Zimbabwe lost more than 300 hundred lives to political violence. Sometimes I get so angry to the extent that I feel that I have to be alone at a secluded place because some of the stories we had prior to the June 27 elections were so painful. Zimbabwean politics has in the past three decades lacked men of valour who not only think of today but uphold a quality of forecast and goal. If an honourable man apologises, he will only look stupid today but he knows the value of time and process of healing. In five years time when he starts preaching peace and campaigning again for re-election, it is easy for the people to see the sincerity in his talk because he is a man who sets a precedent of standing for the truth rather than justifying evil behaviour.
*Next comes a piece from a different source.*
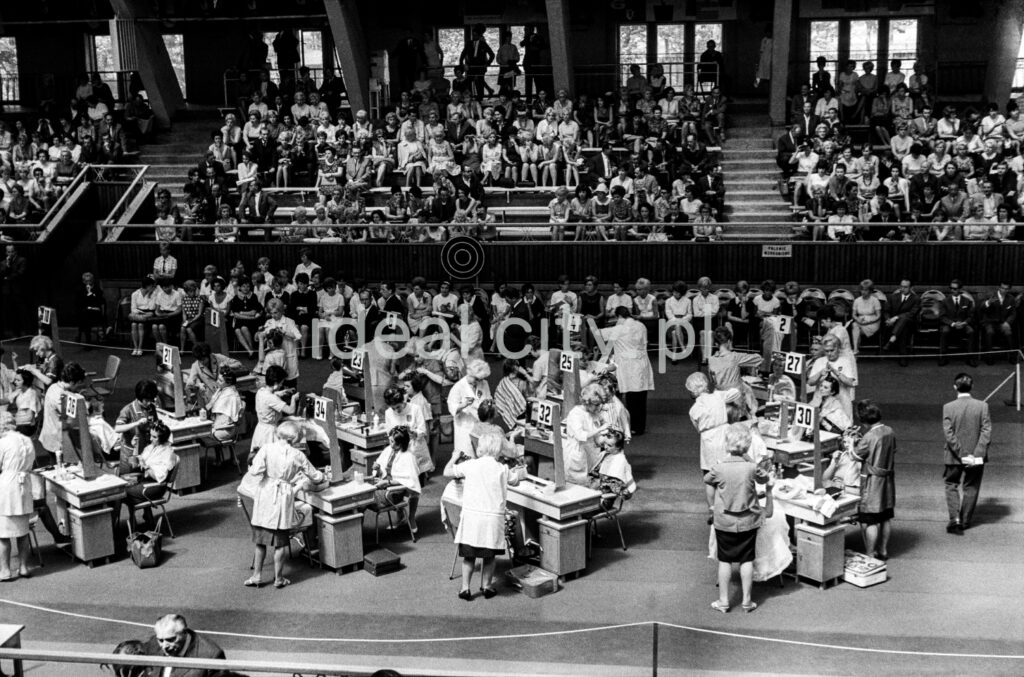 A shot from a height on the tables with participants set up in the center of the hall, and the audience in the background.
I am not a politician by profession myself but the bible that I read in John 8 vs 32 says to both me and the politicians that, ‘And you shall know the truth and the truth shall set you free’. If a politician knows the overwhelming evidence that his supporter killed someone (truth), what more soothing (free) would he need in his campaign camp than this?

I think a man who does not accept his own failures is just but an ignorant liar and should never be taken seriously because if he falters, the next thing is that he wants to craft a patch to make it an excuse to cover his own junk. Only noble and patient men do the honourable thing to accept their flaws. In Shona people say, ‘munhu anomira patsvina dzake’ (a man stands with his own dirt). The moment you try to justify your wrong doings, you will force other innocent people to step in and deal with your dirt.